Toteż nie dziwi, że jednym z najważniejszych punktów uroczystości było wręczenie odznaczeń dla najbardziej zasłużonych - z całej 140-osobowej załogi spółdzielni - pracowników.
A o tym, że spółdzielnia radzi sobie nieźle świadczą liczne wyróżnienia i nagrody dla spółdzielni i jej pracowników np. tytuł menadżera-spółdzielcy czy tytuł Powiatowego Lidera Przedsiębiorczości. - Nie było łatwo. Po 1990 roku GS musiał zmierzyć się z całkowicie innymi warunkami gospodarczymi. Musieliśmy zrezygnować z tych działalności, które nie przynosiły dochodu a były ważne dla ruchu spółdzielczego – przyznał prezes GS. Zawsze jednak w GS-ie na uwadze był pracownik. - Dlatego spośród dziś zatrudnionych większość pracuje u nas od początku swojej kariery zawodowej. Wierzymy, że również dzięki nim ten jubileusz nie jest ostatnim i przyjdzie nam jeszcze świętować w przyszłości – podkreślił Zygfryd Jureczka.
Obecny na uroczystościach wójt Gorzyc Daniel Jakubczyk podkreślił, że dorobek spółdzielni weryfikuje rynek. - I to weryfikuje was pozytywnie – mówił Jakubczyk.
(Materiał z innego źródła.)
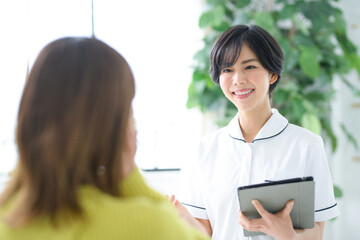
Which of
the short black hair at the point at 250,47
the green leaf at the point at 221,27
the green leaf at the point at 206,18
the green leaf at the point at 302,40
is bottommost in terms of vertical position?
the short black hair at the point at 250,47

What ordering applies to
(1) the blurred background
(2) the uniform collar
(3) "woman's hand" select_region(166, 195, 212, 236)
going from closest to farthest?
(3) "woman's hand" select_region(166, 195, 212, 236), (2) the uniform collar, (1) the blurred background

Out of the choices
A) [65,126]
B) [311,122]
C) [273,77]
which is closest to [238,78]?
[273,77]

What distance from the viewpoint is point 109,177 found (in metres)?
0.69

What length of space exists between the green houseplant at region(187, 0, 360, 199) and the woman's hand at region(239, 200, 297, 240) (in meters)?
1.35

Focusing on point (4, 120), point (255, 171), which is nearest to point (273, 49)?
point (255, 171)

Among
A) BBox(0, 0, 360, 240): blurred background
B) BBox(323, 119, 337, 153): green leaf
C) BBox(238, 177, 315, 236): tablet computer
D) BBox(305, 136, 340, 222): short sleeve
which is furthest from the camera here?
BBox(323, 119, 337, 153): green leaf

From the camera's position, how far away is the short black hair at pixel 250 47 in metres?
1.43

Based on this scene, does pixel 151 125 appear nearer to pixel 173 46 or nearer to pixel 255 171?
pixel 173 46

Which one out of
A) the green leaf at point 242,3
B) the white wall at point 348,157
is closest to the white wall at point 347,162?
the white wall at point 348,157

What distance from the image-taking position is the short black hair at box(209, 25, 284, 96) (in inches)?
56.2

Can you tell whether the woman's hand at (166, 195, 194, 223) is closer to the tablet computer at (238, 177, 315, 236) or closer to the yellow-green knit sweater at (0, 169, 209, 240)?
the tablet computer at (238, 177, 315, 236)

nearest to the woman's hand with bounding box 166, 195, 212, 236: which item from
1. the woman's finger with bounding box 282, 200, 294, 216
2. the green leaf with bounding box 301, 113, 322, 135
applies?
the woman's finger with bounding box 282, 200, 294, 216

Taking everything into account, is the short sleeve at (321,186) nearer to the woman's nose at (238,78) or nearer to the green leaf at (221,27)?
the woman's nose at (238,78)

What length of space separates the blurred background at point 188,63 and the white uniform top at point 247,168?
3.48 ft
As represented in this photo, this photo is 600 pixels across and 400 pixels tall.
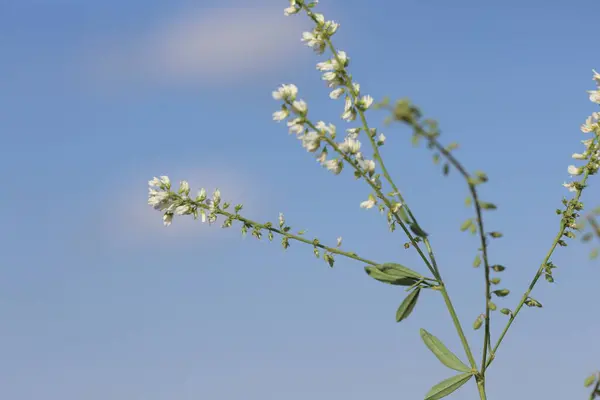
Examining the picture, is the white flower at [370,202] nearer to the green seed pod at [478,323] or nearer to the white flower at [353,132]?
the white flower at [353,132]

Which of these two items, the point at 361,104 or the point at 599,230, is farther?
the point at 361,104

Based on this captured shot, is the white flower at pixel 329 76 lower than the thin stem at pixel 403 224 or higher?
higher

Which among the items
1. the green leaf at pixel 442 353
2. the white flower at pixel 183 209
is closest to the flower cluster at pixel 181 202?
the white flower at pixel 183 209

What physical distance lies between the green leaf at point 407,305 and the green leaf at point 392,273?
0.37 feet

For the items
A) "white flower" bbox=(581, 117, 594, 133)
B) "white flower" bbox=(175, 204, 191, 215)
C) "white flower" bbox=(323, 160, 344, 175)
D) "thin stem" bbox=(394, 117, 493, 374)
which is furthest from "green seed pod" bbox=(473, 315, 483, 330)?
"white flower" bbox=(175, 204, 191, 215)

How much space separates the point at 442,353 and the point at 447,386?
0.85 feet

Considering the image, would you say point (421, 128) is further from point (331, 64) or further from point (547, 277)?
point (547, 277)

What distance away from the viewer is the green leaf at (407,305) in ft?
18.2

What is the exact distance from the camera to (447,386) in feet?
17.5

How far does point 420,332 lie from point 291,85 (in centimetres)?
197

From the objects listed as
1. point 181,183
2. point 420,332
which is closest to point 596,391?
point 420,332

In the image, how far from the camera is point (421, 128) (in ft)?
12.3

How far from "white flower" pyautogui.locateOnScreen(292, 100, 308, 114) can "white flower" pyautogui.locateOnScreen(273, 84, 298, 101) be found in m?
0.06

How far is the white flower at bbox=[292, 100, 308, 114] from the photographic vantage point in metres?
5.09
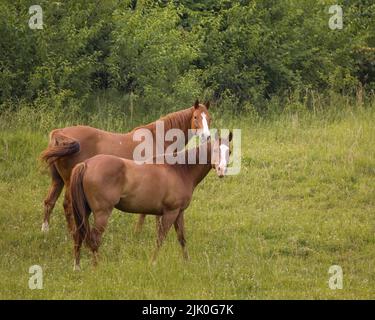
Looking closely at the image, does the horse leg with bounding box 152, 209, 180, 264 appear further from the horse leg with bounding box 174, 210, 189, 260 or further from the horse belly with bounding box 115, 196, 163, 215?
the horse leg with bounding box 174, 210, 189, 260

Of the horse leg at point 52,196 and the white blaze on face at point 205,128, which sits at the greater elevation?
the white blaze on face at point 205,128

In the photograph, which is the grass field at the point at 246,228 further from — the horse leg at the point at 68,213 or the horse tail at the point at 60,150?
the horse tail at the point at 60,150

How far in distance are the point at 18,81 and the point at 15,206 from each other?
431 cm

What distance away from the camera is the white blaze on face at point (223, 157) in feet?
31.9

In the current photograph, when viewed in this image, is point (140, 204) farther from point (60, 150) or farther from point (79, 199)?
point (60, 150)

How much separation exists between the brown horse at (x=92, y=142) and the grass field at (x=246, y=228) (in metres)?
0.53

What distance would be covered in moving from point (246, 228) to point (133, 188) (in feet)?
7.50

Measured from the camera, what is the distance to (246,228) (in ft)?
37.2

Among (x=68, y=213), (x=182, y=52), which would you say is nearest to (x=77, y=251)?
(x=68, y=213)

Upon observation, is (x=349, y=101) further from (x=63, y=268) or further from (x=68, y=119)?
(x=63, y=268)

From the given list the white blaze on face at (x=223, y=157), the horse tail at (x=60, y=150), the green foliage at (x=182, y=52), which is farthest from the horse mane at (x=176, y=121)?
the green foliage at (x=182, y=52)

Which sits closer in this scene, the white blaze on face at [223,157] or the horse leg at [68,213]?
the white blaze on face at [223,157]

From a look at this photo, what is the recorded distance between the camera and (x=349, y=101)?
17750 millimetres

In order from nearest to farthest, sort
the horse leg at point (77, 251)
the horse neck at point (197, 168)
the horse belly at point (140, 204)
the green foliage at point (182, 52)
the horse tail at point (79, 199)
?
the horse tail at point (79, 199) → the horse leg at point (77, 251) → the horse belly at point (140, 204) → the horse neck at point (197, 168) → the green foliage at point (182, 52)
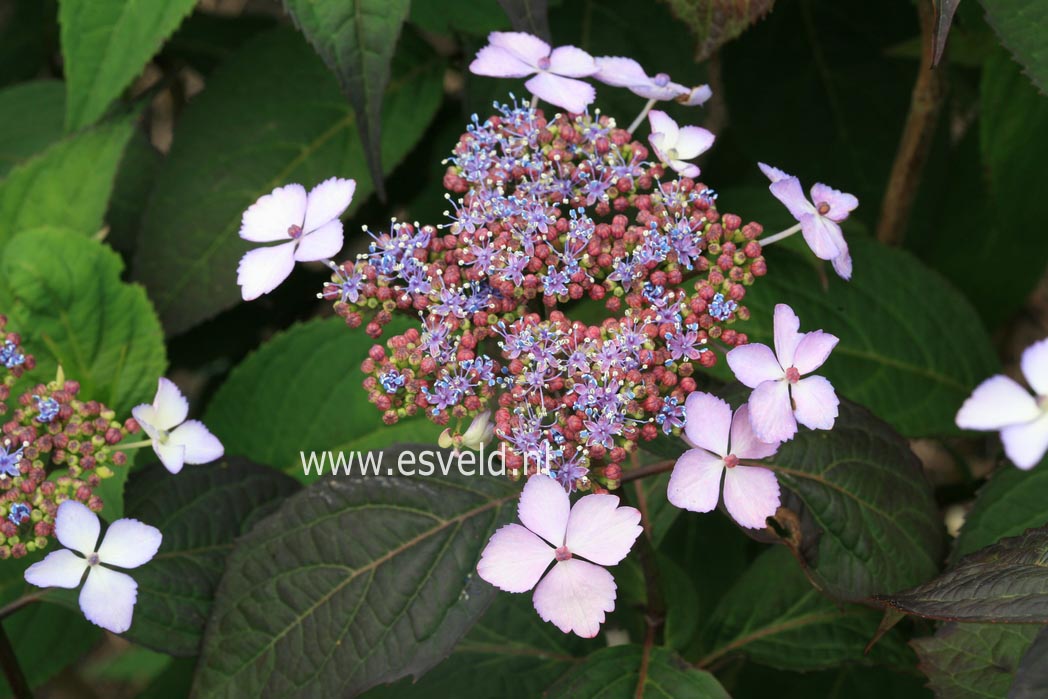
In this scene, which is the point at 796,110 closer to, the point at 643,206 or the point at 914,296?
the point at 914,296

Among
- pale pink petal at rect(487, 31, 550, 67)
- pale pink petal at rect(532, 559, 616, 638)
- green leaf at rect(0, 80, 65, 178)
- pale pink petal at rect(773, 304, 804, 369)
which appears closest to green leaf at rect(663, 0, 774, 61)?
pale pink petal at rect(487, 31, 550, 67)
Przypomniał też, że uroczystości odbywały się w miejscu, które można nazwać kolebką spółdzielczości na ziemi wodzisławskiej. Wątek ten rozwinął ks. dr Henryk Olszar. - Ruch spółdzielczy na tym terenie zaczął się rozwijać już 50 lat prze tym niż założona została spółdzielnia, kiedy w 1895 ks. Adamczyk założył kasę Raiffeisena. Był jeszcze wybitny ks. Franciszek Kałuża z Rogowa i ks. dr Jan Masny, który założył w Rogowie Uniwersytet Ludowy. On też był członkiem kasy Raiffeisena i członkiem spółdzielni masarskiej w Bełsznicy – przypomniał postacie księży spółdzielców ks. Olszar. - Oni nie mają tu żadnej ulicy, skwerku czy parku. Może warto to nadrobić – zakończył ks. Olszar.
Na uroczystości do Bełsznicy z Warszawy przyjechali m.in. Stanisław Śledziewski, prezes Krajowego Związku Rewizyjnego Spółdzielni Samopomoc Chłopska, Bogdan Czeplejewicz, wiceprezes Krajowej Rady Spółdzielczej i Andrzej Żochowski. Obecny był również dyrektor katowickiego oddziału Krajowego Związku Rewizyjnego Spółdzielni Samopomoc Chłopska.